Selected passage:
-------

Binet clearly indicates how data from experience was used to establish a hierarchy of item difficulty. He makes special note of the requirement for “well-arranged” items expressing a “real order”. Binet also relied on “numerous” replications of ordered items in order to produce the level of accuracy he desired.

One might almost say, ‘It matters very little what the tests are so long as they are numerous’ (Binet, 1916, p. 329).

Binet clearly stressed (1) item arrangement by difficulty order, (2) numerous items, sufficient for precision. How else can one be successful? There is no other way except to do as Binet did: begin with an idea for a variable, illustrate the variable by items, arrange them by their intended difficulty, and measure persons by their locations among the items. The hallmark of Binet’s efforts is his early effort at benchmarking items and persons on a variable. He must have had a mental map of what he intended, although there is no indicate of one in his writings.

An early example of a psychometric map is Thurstone’s “Scale of Seriousness of Offense” (1927, 1959) shown in Fig. 3. His map marks out the severity of offenses from “vagrancy” located at the bottom end to “rape” at the top.

Fig. 3
figure 3

Scale of seriousness of offense. From Thurstone (1959, p. 75)

The scale is further subdivided into three offense categories: (1) sex offenses, located at the top of the scale, (2) injury to the person, located from the top to the middle, and (3) property offenses, located from the middle of the scale and down. Thurstone’s map provides insight into a hierarchy of criminal acts and a practical “ruler” for determining, not only the location of offenses, but the “distance” between them.

Figure 4 is a map of an achievement variable: WRAT3 (Wilkinson, 1993). This test of achievement measures (1) word naming, (2) arithmetic computation, and (3) spelling from dictation. Items are arranged according to difficulty These maps progress from left to right indicating increases in item difficult and person ability. The arrangement of items indicates the expected arrangement of persons according to their abilities. Less able persons will be located to the left of more able persons. Able persons will find the items on the left easier than those items further along to the right. These three variables follow developmental lines of learning, correspond to instructional goals and make test administration efficient and informative. The map of each WRAT3 variable is enhanced by sample items illustrating progressive difficulty and below the items is an equal-interval scale indicating the measures.

-------

[Scene question records]
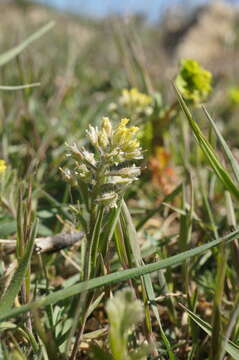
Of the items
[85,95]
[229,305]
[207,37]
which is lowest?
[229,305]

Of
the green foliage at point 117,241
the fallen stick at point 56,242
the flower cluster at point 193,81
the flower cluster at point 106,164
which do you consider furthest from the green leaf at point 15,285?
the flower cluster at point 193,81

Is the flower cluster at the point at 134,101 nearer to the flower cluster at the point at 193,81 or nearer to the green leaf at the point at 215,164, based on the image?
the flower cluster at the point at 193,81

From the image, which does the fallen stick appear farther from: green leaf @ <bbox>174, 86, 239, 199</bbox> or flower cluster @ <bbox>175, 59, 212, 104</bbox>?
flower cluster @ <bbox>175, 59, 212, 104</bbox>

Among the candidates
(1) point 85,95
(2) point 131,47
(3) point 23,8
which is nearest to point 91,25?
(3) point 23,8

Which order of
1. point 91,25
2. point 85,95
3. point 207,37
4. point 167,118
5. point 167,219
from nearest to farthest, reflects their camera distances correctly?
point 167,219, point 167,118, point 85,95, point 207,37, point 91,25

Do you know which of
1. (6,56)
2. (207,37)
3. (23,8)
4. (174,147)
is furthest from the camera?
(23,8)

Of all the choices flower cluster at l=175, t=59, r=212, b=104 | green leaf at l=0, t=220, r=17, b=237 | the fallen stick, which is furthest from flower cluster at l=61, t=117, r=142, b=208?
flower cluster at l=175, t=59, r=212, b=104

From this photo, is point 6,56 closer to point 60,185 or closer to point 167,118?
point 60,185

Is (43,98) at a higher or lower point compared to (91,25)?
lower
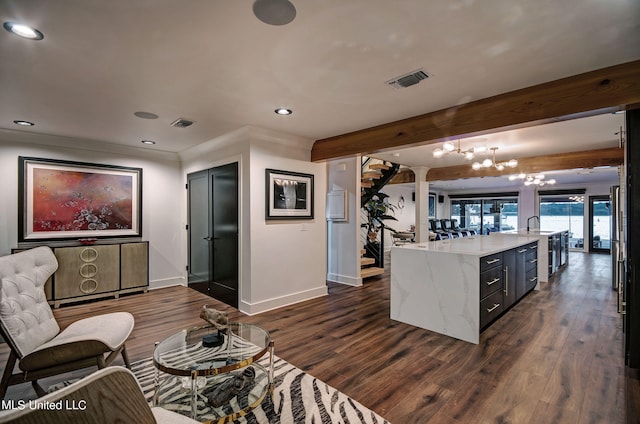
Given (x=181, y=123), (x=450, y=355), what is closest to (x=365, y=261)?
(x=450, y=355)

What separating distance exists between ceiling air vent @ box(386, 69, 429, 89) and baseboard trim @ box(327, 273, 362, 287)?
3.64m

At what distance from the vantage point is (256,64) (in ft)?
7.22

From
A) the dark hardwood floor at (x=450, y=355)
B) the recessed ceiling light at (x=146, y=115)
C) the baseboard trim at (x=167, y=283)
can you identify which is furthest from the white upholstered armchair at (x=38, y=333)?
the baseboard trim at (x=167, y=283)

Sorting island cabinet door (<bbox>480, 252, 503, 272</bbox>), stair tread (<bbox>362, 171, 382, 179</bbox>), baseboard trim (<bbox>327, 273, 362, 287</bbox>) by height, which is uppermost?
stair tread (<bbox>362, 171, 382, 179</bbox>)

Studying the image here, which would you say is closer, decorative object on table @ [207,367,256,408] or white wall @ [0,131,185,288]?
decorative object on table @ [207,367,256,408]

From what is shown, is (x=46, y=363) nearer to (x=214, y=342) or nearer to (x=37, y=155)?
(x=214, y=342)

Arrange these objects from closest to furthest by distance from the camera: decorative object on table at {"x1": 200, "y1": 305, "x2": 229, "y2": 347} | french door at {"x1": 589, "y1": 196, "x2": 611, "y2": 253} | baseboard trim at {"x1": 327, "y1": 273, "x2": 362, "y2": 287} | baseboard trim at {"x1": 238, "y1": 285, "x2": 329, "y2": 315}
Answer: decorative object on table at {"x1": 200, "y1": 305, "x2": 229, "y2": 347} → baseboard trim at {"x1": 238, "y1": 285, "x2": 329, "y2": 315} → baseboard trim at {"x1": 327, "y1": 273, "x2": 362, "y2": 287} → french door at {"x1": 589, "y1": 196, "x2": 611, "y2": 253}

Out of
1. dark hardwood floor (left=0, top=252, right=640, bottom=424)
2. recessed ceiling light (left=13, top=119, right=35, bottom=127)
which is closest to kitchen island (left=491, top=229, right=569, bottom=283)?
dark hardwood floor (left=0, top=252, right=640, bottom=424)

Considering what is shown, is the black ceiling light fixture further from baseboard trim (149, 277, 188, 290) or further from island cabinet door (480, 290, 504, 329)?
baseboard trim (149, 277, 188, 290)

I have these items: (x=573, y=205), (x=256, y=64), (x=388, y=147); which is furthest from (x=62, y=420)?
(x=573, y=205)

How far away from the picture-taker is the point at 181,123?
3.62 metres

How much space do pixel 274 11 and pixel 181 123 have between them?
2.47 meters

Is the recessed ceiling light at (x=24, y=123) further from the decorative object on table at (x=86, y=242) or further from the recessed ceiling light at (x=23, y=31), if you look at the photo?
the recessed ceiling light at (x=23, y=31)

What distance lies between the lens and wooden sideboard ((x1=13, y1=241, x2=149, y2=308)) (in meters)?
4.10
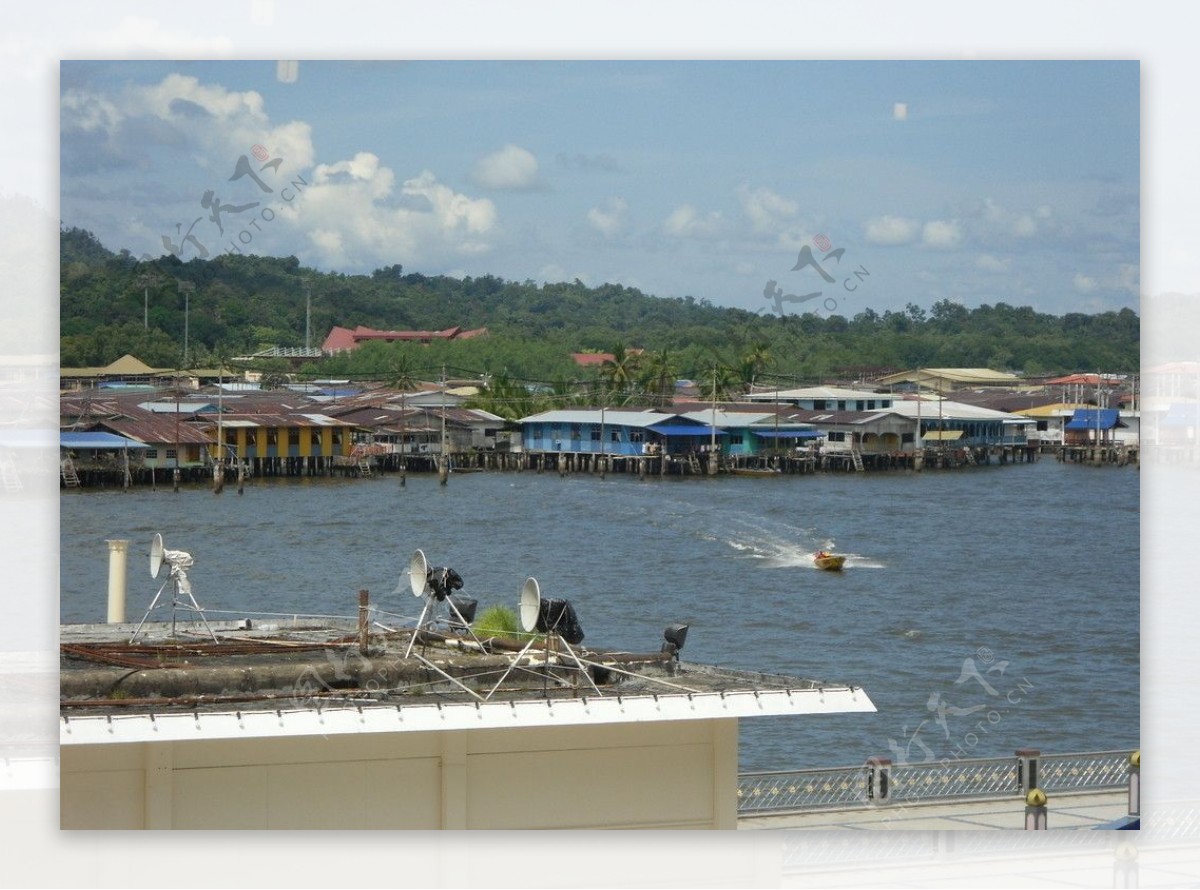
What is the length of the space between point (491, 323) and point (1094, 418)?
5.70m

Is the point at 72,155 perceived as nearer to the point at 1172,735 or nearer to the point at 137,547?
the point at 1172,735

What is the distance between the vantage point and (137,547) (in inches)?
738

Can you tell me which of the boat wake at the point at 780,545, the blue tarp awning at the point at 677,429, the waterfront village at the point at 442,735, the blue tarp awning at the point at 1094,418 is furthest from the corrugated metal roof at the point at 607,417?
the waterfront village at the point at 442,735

-------

Given exercise: Please write out the text on Binet and Thurstone again, starting at the words "Binet clearly stressed" and stopping after "(1959, p. 75)", and replace "psychometric map" with "measurement map".

Task output:
Binet clearly stressed (1) item arrangement by difficulty order, (2) numerous items, sufficient for precision. How else can one be successful? There is no other way except to do as Binet did: begin with an idea for a variable, illustrate the variable by items, arrange them by their intended difficulty, and measure persons by their locations among the items. The hallmark of Binet’s efforts is his early effort at benchmarking items and persons on a variable. He must have had a mental map of what he intended, although there is no indicate of one in his writings.

An early example of a measurement map is Thurstone’s “Scale of Seriousness of Offense” (1927, 1959) shown in Fig. 3. His map marks out the severity of offenses from “vagrancy” located at the bottom end to “rape” at the top.

Fig. 3
figure 3

Scale of seriousness of offense. From Thurstone (1959, p. 75)